An e-book is a good way to show thought leadership content. But at Thought Leadership Resources, we go further in using e-books as a way to build our community. It’s a common approach in thought leadership marketing. In this, the e-book becomes what content marketers call a “lead magnet” – “lead” being a sales lead or potential sale, and “magnet” being anything of value (the e-book) that would induce someone to provide their name and email address.
Here’s how it works.
We use our e-books to attract people to sign up for our weekly newsletter. The main approach is here, which has as a lead magnet a book called “5 Planks to Build Your Platform.” We have another e-book too, intended specifically for engineers who want to build their careers as thought-leaders.
These e-books are stored online, and through a service called Active Campaign people can sign up for the newsletter, and the PDF of the e-book gets sent to them automatically. It’s quite easy to set up, and there are free e-mail systems like MailChimp (which we used before switching to Active Campaign) to make it happen for you.
I’ve gone into the idea of book publishing in more depth in Post #12, “Publishing a book is easier than you think, if you start now.” As pointed out above, your print book should have an electronic twin.
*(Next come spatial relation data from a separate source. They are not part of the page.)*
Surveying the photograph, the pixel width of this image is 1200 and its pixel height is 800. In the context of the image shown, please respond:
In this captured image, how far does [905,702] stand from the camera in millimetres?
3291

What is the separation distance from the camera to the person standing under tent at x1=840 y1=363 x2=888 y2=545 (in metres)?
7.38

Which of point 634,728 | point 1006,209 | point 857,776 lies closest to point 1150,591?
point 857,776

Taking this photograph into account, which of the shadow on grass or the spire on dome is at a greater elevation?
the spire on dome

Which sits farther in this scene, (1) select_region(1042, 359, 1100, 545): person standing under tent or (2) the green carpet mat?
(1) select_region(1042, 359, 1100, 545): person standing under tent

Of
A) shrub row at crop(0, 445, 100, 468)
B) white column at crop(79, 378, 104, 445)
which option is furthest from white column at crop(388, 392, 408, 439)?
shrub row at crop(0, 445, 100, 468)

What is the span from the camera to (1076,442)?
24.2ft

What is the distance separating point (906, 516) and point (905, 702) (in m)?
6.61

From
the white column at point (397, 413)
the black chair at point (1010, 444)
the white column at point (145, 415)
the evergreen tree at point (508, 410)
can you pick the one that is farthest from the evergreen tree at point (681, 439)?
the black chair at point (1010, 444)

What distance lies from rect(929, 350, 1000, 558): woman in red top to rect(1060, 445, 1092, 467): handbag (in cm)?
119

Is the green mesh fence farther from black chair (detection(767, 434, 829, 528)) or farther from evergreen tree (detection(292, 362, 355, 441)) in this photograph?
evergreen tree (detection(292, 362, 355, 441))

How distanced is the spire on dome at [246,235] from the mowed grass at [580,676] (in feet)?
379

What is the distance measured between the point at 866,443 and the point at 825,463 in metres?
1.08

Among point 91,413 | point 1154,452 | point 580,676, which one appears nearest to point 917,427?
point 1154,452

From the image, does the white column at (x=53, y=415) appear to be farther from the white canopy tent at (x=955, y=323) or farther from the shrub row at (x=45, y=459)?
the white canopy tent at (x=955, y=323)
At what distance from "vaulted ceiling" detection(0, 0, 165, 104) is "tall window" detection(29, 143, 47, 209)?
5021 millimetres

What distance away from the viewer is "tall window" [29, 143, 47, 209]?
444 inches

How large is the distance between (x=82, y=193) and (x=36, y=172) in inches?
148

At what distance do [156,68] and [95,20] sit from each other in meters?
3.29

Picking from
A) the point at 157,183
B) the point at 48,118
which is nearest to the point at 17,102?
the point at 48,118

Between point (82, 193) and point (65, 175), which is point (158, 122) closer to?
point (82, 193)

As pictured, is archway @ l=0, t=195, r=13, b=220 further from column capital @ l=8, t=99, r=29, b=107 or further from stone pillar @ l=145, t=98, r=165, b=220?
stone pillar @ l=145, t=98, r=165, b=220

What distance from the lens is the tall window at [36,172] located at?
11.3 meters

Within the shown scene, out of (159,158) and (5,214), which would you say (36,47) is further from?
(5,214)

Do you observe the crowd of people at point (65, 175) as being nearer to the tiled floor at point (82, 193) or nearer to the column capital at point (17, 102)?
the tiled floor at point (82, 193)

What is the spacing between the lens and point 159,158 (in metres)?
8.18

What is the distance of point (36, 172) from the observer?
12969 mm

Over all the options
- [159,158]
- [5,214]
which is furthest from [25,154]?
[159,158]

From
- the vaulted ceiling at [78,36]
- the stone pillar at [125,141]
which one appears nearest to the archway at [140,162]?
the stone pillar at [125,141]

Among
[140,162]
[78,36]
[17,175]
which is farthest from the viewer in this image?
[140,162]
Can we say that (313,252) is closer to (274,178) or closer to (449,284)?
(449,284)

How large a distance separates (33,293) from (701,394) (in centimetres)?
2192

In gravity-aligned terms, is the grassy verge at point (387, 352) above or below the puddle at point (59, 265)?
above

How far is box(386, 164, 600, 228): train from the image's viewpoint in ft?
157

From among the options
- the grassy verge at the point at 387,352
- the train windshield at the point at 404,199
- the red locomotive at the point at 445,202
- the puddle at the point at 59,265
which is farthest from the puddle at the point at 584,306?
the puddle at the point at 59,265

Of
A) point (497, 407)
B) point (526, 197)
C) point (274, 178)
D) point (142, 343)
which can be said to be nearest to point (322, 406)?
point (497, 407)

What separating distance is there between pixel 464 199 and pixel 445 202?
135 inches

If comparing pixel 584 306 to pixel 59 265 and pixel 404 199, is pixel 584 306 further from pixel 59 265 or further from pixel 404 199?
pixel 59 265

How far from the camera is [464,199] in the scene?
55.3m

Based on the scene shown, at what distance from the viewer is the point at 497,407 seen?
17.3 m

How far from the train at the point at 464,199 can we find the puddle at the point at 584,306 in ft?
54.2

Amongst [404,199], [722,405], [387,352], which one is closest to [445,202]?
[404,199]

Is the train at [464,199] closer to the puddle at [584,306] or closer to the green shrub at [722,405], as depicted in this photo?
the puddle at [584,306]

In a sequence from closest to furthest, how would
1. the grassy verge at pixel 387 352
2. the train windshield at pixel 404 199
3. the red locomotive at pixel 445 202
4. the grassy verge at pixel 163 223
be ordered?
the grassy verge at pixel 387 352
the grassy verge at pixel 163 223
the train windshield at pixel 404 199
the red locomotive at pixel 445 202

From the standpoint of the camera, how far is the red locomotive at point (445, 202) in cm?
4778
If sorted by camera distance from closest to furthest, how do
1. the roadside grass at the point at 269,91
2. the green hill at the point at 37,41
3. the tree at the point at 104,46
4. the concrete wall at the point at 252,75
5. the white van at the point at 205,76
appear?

In producing any of these types of content, it may be best for you to start small. My first book, published in 2002, was largely a compilation of articles I’d published. And some of the e-books are rewrites and updates of previous content. Probably, you’ll find it easier to develop your ideas through short-form content (blog posts, LinkedIn Posts, and short articles) first, before putting fingers to keyboard to build something longer.